El director del Observatorio de Empleabilidad y Procesos Formativos de la Universidad Católica Andrés Bello (UCAB), Gabriel Wald, aseguró que cada vez más jóvenes venezolanos manifiestan interés en incorporarse a empresas nacionales y no únicamente a organizaciones internacionales o transnacionales.
En entrevista con el programa Shirley Radio, transmitido por el Circuito Onda, el especialista explicó que hasta hace dos años, del 75% de los egresados de universidades privadas que manifestaba querer trabajar en una empresa, la mayoría prefería ir a compañías extranjeras. Sin embargo, la tendencia ha cambiado y actualmente está igualada.
“Eso quiere decir que la empresa venezolana de alguna forma se ha vuelto más atractiva para captar talento”, sostuvo.
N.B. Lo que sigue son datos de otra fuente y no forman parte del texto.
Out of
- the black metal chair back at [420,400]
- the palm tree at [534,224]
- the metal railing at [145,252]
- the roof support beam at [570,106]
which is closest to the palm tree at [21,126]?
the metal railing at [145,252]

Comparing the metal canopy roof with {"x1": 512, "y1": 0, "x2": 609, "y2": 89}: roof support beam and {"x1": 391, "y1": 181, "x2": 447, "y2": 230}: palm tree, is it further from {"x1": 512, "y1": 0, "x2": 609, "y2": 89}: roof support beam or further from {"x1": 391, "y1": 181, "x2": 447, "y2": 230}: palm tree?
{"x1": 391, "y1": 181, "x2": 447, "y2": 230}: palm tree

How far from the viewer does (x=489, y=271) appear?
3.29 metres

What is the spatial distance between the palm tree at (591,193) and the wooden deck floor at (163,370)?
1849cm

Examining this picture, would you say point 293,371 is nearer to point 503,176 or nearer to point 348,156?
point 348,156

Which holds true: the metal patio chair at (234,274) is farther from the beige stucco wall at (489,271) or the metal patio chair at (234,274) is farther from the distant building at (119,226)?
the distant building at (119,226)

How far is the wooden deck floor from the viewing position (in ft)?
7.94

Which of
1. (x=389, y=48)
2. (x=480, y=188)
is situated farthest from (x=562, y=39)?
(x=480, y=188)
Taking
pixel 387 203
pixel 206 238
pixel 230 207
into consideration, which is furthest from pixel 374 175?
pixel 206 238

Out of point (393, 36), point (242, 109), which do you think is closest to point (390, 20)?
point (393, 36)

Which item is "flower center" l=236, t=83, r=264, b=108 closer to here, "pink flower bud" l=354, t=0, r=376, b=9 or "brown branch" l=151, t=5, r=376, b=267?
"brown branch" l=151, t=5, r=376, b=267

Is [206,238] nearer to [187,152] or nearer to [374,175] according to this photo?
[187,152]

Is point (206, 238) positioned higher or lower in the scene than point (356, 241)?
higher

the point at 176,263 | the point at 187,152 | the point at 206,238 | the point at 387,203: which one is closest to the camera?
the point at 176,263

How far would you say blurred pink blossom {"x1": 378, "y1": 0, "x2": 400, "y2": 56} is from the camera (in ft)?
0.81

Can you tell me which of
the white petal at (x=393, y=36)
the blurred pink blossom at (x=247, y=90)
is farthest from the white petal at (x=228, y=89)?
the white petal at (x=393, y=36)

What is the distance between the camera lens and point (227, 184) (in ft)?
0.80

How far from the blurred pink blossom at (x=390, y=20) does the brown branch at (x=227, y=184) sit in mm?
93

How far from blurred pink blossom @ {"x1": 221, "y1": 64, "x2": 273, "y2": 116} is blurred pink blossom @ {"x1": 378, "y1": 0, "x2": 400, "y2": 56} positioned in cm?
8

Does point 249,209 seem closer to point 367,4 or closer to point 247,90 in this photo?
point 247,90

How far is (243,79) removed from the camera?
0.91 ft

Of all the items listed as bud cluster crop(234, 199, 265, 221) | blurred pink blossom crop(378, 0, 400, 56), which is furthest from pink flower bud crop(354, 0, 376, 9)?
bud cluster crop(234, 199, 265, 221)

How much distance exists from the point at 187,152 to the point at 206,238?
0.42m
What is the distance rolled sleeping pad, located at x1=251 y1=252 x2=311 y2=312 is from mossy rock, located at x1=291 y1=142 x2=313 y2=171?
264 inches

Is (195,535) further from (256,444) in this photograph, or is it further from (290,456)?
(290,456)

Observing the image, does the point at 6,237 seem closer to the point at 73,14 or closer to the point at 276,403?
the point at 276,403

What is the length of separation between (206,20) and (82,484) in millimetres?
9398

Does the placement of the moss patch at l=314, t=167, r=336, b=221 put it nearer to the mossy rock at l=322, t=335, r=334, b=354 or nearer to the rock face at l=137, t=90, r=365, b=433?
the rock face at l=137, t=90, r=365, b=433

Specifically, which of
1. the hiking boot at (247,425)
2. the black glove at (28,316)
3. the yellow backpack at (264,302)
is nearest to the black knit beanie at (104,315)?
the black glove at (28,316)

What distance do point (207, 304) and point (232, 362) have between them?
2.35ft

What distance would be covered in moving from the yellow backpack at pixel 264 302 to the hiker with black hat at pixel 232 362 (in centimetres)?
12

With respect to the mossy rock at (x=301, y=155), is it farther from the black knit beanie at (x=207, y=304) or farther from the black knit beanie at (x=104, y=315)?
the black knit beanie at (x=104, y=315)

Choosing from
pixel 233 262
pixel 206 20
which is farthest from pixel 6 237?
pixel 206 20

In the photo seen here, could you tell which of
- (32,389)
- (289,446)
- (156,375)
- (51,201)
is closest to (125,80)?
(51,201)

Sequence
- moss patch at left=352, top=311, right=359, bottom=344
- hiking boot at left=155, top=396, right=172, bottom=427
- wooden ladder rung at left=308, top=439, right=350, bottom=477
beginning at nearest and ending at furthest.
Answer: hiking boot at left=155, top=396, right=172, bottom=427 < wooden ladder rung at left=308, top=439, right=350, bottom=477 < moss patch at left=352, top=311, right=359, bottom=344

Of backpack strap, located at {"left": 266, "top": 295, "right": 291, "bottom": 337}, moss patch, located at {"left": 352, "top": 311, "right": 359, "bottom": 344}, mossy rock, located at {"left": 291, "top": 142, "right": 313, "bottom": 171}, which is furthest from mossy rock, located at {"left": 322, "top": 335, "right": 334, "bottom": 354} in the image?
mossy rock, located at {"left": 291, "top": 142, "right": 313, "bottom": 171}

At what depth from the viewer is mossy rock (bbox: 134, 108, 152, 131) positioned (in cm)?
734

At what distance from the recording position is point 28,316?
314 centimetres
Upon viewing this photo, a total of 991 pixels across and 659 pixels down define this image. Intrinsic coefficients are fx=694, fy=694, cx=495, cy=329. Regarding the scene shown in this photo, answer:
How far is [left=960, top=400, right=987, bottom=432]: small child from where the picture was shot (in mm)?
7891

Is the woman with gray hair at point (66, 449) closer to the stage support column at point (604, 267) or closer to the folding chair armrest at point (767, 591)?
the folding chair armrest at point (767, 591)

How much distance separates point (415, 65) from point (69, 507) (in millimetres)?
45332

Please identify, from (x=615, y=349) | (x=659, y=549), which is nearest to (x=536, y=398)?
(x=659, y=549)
Wald atribuyó este cambio al difícil contexto para emprender en Venezuela, lo que lleva a los jóvenes a valorar más la estabilidad de un empleo, incluso si los ingresos no son suficientes para cubrir todas sus necesidades.
El experto indicó que los jóvenes buscan también un sentido de propósito y pertenencia dentro de las organizaciones: un espacio donde puedan crecer, desarrollarse y crear redes de contacto, más allá de recibir un salario cada quincena.
Salario emocional y beneficios intangibles
Sobre la remuneración, el representante del Observatorio de Empleabilidad afirmó que los empleadores están haciendo esfuerzos por ofrecer beneficios intangibles o de “salario emocional”, como seguros de salud, planes recreativos familiares, apoyo para transporte o incluso beneficios para mascotas.
Reconoció que los ingresos iniciales suelen ser insuficientes para aspirar a vivienda o vehículo en los primeros cinco años de empleo, pero destacó que esta realidad permite a los jóvenes enfocarse en la formación y acumulación de experiencia profesional.
Mayor exigencia y desarrollo temprano de habilidades
El especialista advirtió que las empresas se han vuelto más exigentes con los recién graduados, valorando especialmente las habilidades blandas: comunicación, resolución de conflictos, trabajo en equipo y madurez laboral.
“Ya no basta con esperar al último semestre para hacer una pasantía. Desde los primeros años de carrera, los jóvenes buscan diplomados, cursos y experiencias profesionales para fortalecer su currículo”, explicó el director del Observatorio de Empleabilidad.
Entre las carreras más demandadas mencionó Diseño, Administración y Comunicación Social, por su versatilidad y la posibilidad de ejercer de forma independiente, aunque advirtió que el freelance no siempre garantiza estabilidad en las primeras etapas de la vida laboral.
Brecha generacional y cultura laboral
Wald señaló que existe una “sana tensión” entre empleadores mayores de 50 años y jóvenes de 23 a 25 años, marcada por diferencias de expectativas y códigos de comunicación.
Recordó que la pandemia dejó aprendizajes positivos en cuanto a flexibilidad laboral, pero también mostró que el trabajo remoto puede debilitar los equipos y la cultura organizacional.
“Los jóvenes deben entender que no todo se adapta a ellos. La empresa también tiene normas que hay que respetar”, concluyó. (EN)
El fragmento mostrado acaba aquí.